In the Webcom terms of experimentation, which invoicing tier is the experimentation limited to?

### [GIVEN TEXT]
◆ ◆ ◆

Webcom

Terms of Experimentation

between

Orange Cloud for Business, a simplified joint stock company with a registered capital of €1,019,470, registered with the Commercial and Companies Register of Bobigny under number 501 615 280, having its head office at 1 Place des Droits de l'Homme 93210 St-Denis La Plaine

referred to as "Orange Business Services",

of the first part,

and

the client of Webcom service

referred to as "the Client",

of the second part.

referred to collectively as the "Parties" or separately as "Party"

preamble

Before launching the commercialisation of its Webcom service (hereinafter referred to as "the Service"), Orange Business Services wishes to test it as part of an experimental phase, in order to allow the Client to assess this new service and Orange Business Services to analyse, in an operational phase, how appropriate the service is to its clients' businesses and environments.

Article 1: Purpose

The purpose of this agreement is to define the terms and conditions in which Orange Business Services provides the Client with the Service in the context of an experimental phase.

The smooth functioning of this experimental phase will be part of, for Orange Business Services, the confirmation of the generalised commercial launch of the Service.

This agreement does not prejudge any future changes to the Service and does not under any circumstances confer a right to continue the services provided after this agreement.

Article 2: Contractual Documents

This agreement constitutes the whole of the agreement between the two Parties in so far as concerns the achievement of its purpose. Only an amendment signed by the Parties can modify, add or remove the Parties' obligations in respect of the above-mentioned purpose.

It prevails over any written or verbal agreements, all correspondence or proposals, as well as all other provisions included in the documents previously exchanged between the Parties and relating to the purpose of this agreement.

Article 3: Description of the experimentation

The purpose of the experimentation under this agreement is to test the Service under actual conditions, and more particularly allow the Parties to test the production and maintenance procedures. The result is the implementation of active collaboration between the Parties for the examination and commissioning of the Service.

The Client and Orange Business Services jointly define the environment of the experimental phase, its scope, as well as the means and organisation needed to ensure its smooth functioning.

This experimentation is limited to the Try invoicing tier which is limited in terms of use.

Article 4: Commitments ...

◆ ◆ ◆

### [DATA EXCERPT]
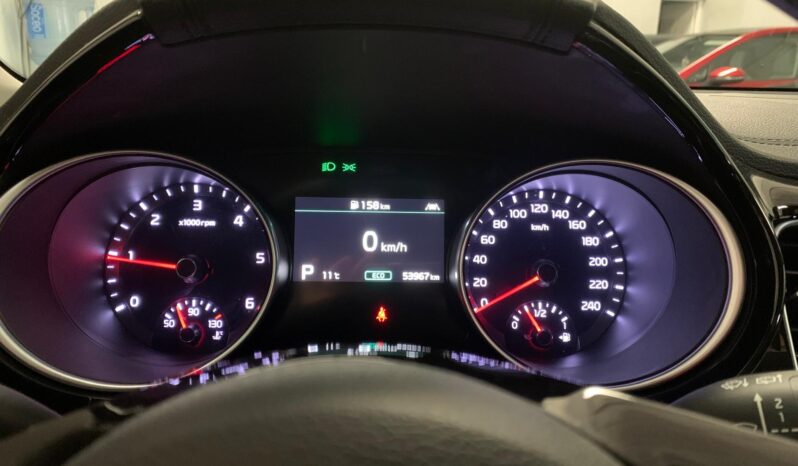 Kia XCeed 1.6 CRDi Business – Gasoil – Automático – 136 CV lleno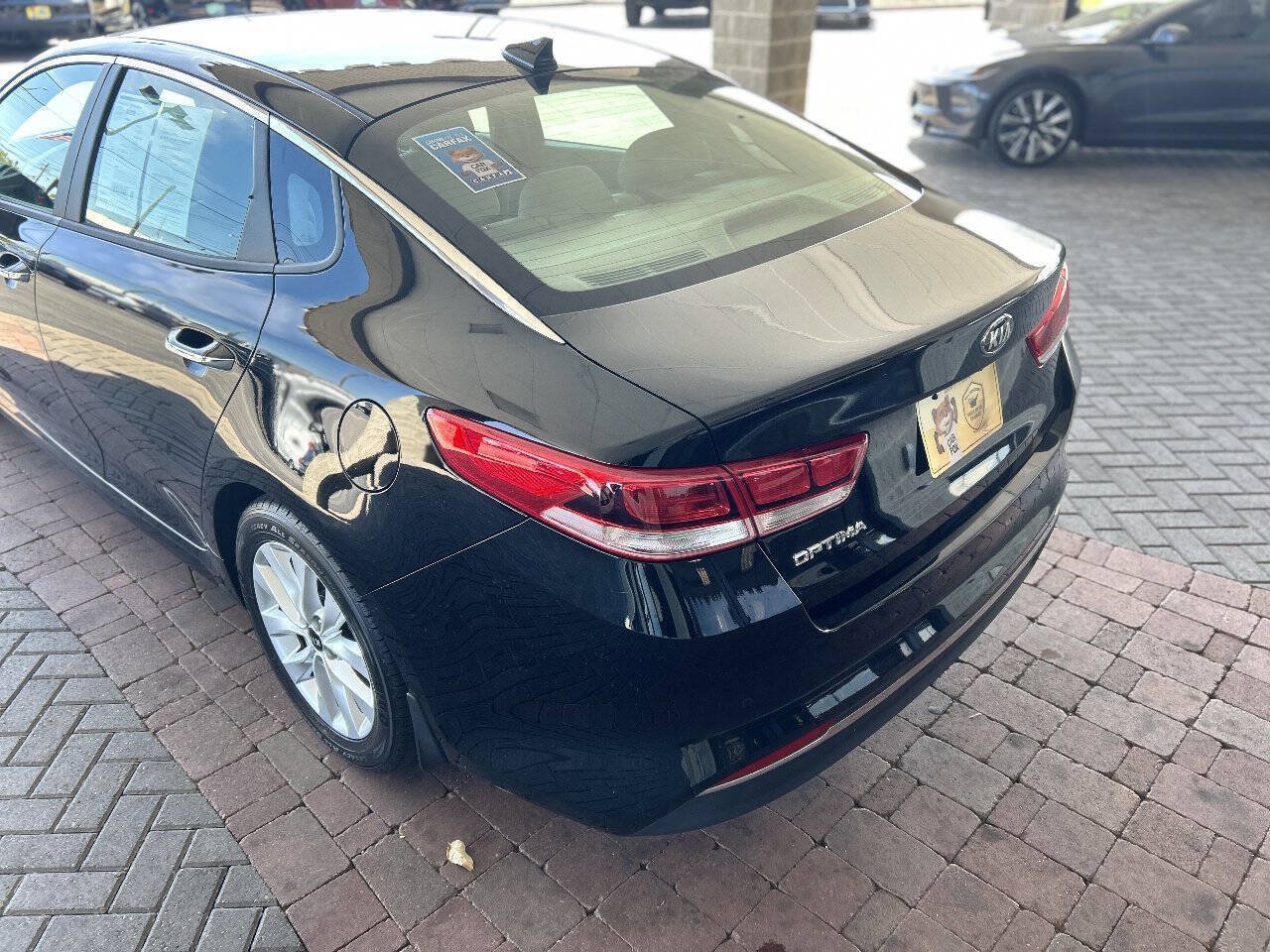 Used 2018 Kia Optima LX w/ Convenience Package FWD image 16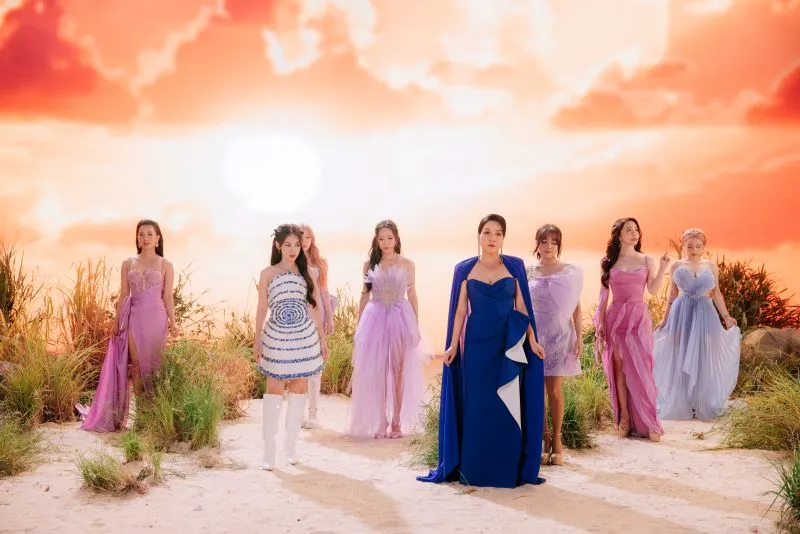 Phạm Lịch hóa chị đẹp, từng bước trở lại làng giải trí sau khi kết hôn 3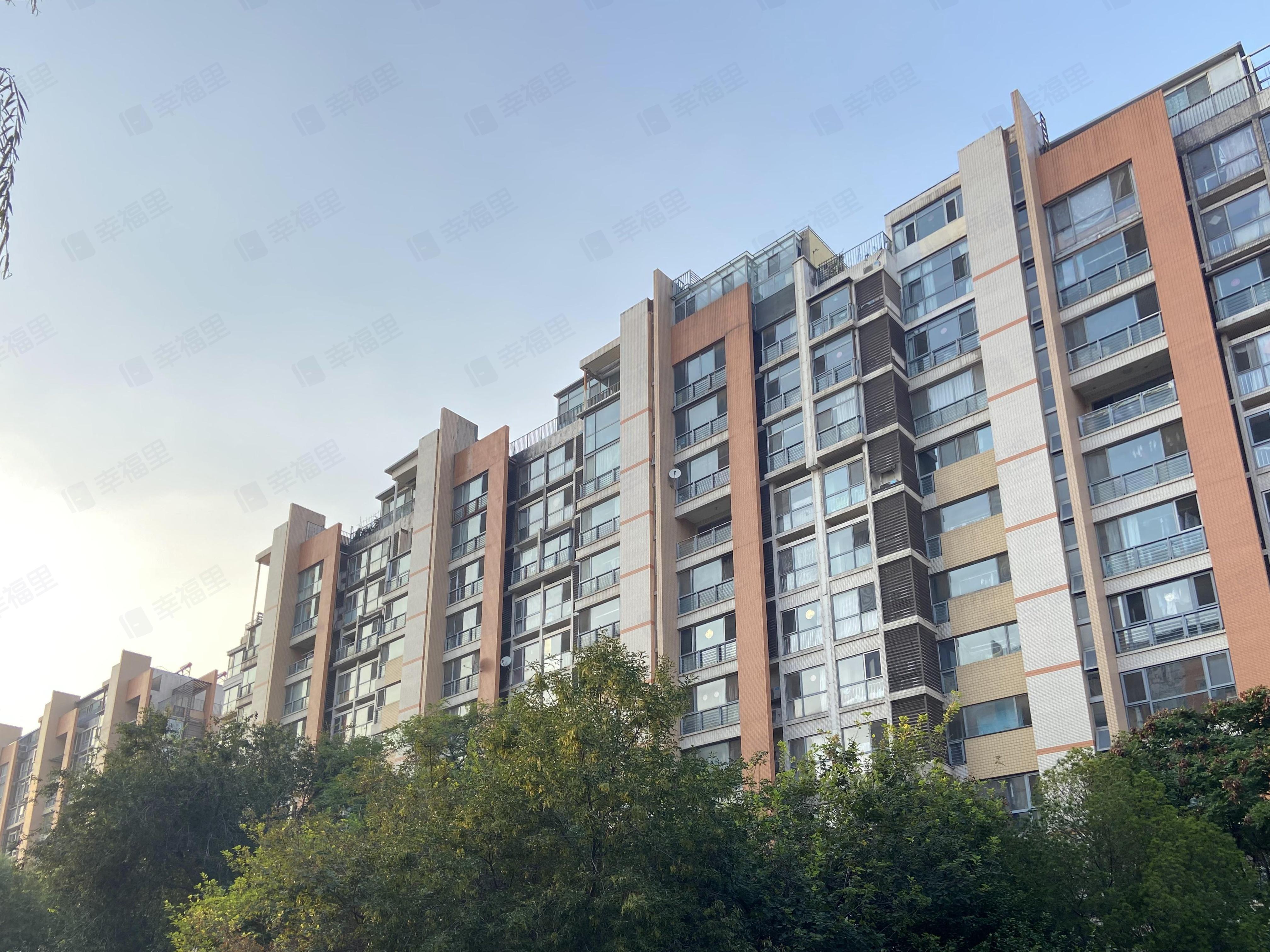 中海城(风情苑南区)小区效果图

◆ ◆ ◆

### [OUTPUT FOR THIS EXERCISE]
The Try invoicing tier.